--- READING TEXT ---
Banks will continue to shrink their balance sheets in 2010. Continued uncertainty about regulation and prodding to raise new capital will ensure that most banks remain defensive. While the originate and distribute model is not as fashionable as it was before 2007, the rising cost of capital will encourage banks to search for new variations on the originate and distribute theme.
With banks still in balance sheet retrenchment mode, 2010 will be the year of alternative investors. Banks have left a gap in the market for the provision of balance sheet intensive services like underwriting. BlackRock’s ambitions to build an investment banking type model with institutionalized distribution agreements will fill a small part of that gap. Look for pension funds, insurance companies and pools of private capital (please don’t call them hedge funds) to step forward also. A “buy side” investor will figure in an elevated position in some credit underwriting league tables.
With the traditional division of roles between buy side and sell side breaking down, underwriting fees and bid-offer spreads will come under pressure. Central counterparties will extend their reach to other products in the credit markets and will open themselves to use buy side accounts on the same or similar terms to those available to the sell side.
Sell side firms will specialise. More banks will withdraw from market making. This environment is rich with opportunities for inter dealer brokers. Outfits like Evolution will continue to prosper.
Under pressure from regulators, banks will become smaller and more local. National taxpayers will not contemplate another bailout of an international bank. Building diversified portfolios will become the preserve of the asset management industry.
--- COLLECTED DATA ---
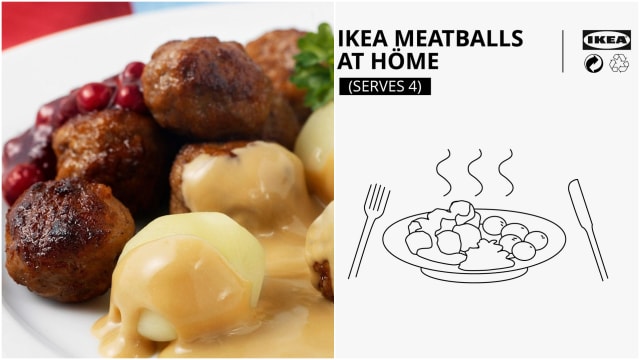 自己动手做！IKEA公开瑞典肉丸制作食谱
---
EXPLORE THE MATERIAL:
(a) Answer these questions from the 2010 banking forecast:
(i) What will banks continue to do to their balance sheets in 2010?
(ii) Which outfit is named as continuing to prosper?
(iii) Building diversified portfolios will become the preserve of which industry?
(b) In the 2010 banking forecast, which kinds of investors does the text say to look for to step forward?
(c) Carry on the 2010 banking forecast from the point where it ends.
The data has no connection to the 2010 banking forecast.

RESPONSES TO THE EXERCISE:
(a)
(i) Banks will continue to shrink them.
(ii) Evolution.
(iii) The asset management industry.

(b) Pension funds, insurance companies, and pools of private capital.

(c)
Wolseley’s crystal ball becomes brighter when it comes to predictions for the future of the structured credit market. The structured credit market never really went away. It just hibernated in the official sector, with many of the techniques that central banks and treasuries used to support the markets over the last 18 months coming straight out of the structured finance play book.
As private investors regained their composure through 2009 we have seen the re-emergence of a pipeline of structured credit deals. No more innovation for innovation’s sake, no more complexity on complexity, and Lord Turner will be pleased to hear that the recipe for CDO squareds has been lost, but there is no doubt that the world needs a healthy securitisation market to ensure credit reaches parts of the economy that other markets can’t reach. Without it growth will be anaemic, tax revenues will stagnate and politicians won’t win elections.
And whither spreads? We won’t see a repeat of the rally of the second half of 2009, but in Wolseley’s view the outlook for credit remains sound.
Investors will need to be discerning, though. The aftermath of the crash has left some credits fundamentally damaged and they need to be put out of their misery. But with liquidity from the official sector secure until growth is firmly established, and with regulatory headwinds balanced by pragmatism from politicians, 2010 will be positive year for credit.